Wisdom to Cope with Grief and Bereavement

After the loss of a loved one, an individual may become so busy with taking care of the funeral and other things that there is hardly any time for grief and bereavement.

Feelings of anger, guilt, remorse, or shame are emotional bag and baggage that come with sorrow and suffering that have to be cope with and overcome.

Sorrow and suffering must go through three stages before there is any healing or redemption from emotional pain:

Stage of numbness

The sorrow and suffering may be so sudden or profound, such as bereavement or tragedy, that one becomes numbed with shock or disbelief.

Stage of real pain

After the initial numbness, reality begins to sink in, followed by real emotional pain. In this critical stage, there is a human tendency to deny or avoid the sorrow and suffering, as demonstrated by Jesus’ own pleading: “My Father, if it is possible, let this cup pass from Me.” (Matthew 26:39)

_INSTRUCTION_
Reproduce the grief and bereavement passage above in full, word for word.

_MATERIAL_

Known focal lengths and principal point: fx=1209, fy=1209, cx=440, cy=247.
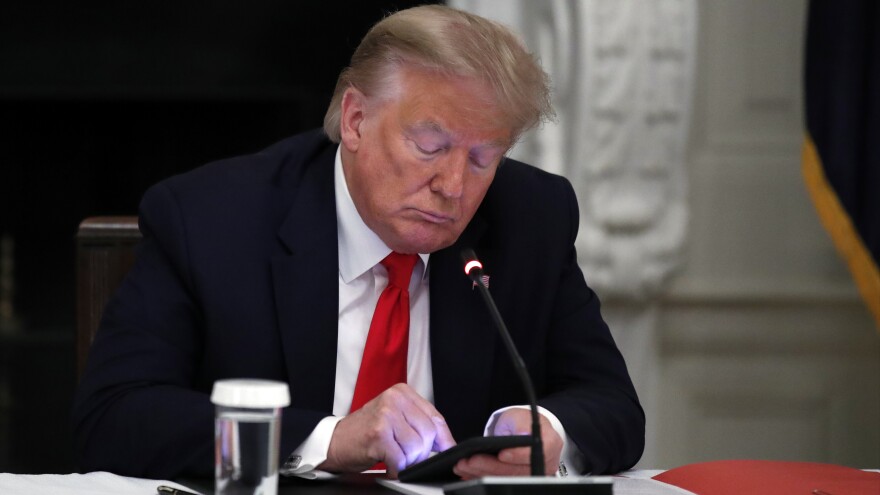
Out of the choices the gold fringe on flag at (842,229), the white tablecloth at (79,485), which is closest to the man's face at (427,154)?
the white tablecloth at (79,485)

_EXERCISE RESULT_
Wisdom to Cope with Grief and Bereavement

After the loss of a loved one, an individual may become so busy with taking care of the funeral and other things that there is hardly any time for grief and bereavement.

Feelings of anger, guilt, remorse, or shame are emotional bag and baggage that come with sorrow and suffering that have to be cope with and overcome.

Sorrow and suffering must go through three stages before there is any healing or redemption from emotional pain:

Stage of numbness

The sorrow and suffering may be so sudden or profound, such as bereavement or tragedy, that one becomes numbed with shock or disbelief.

Stage of real pain

After the initial numbness, reality begins to sink in, followed by real emotional pain. In this critical stage, there is a human tendency to deny or avoid the sorrow and suffering, as demonstrated by Jesus’ own pleading: “My Father, if it is possible, let this cup pass from Me.” (Matthew 26:39)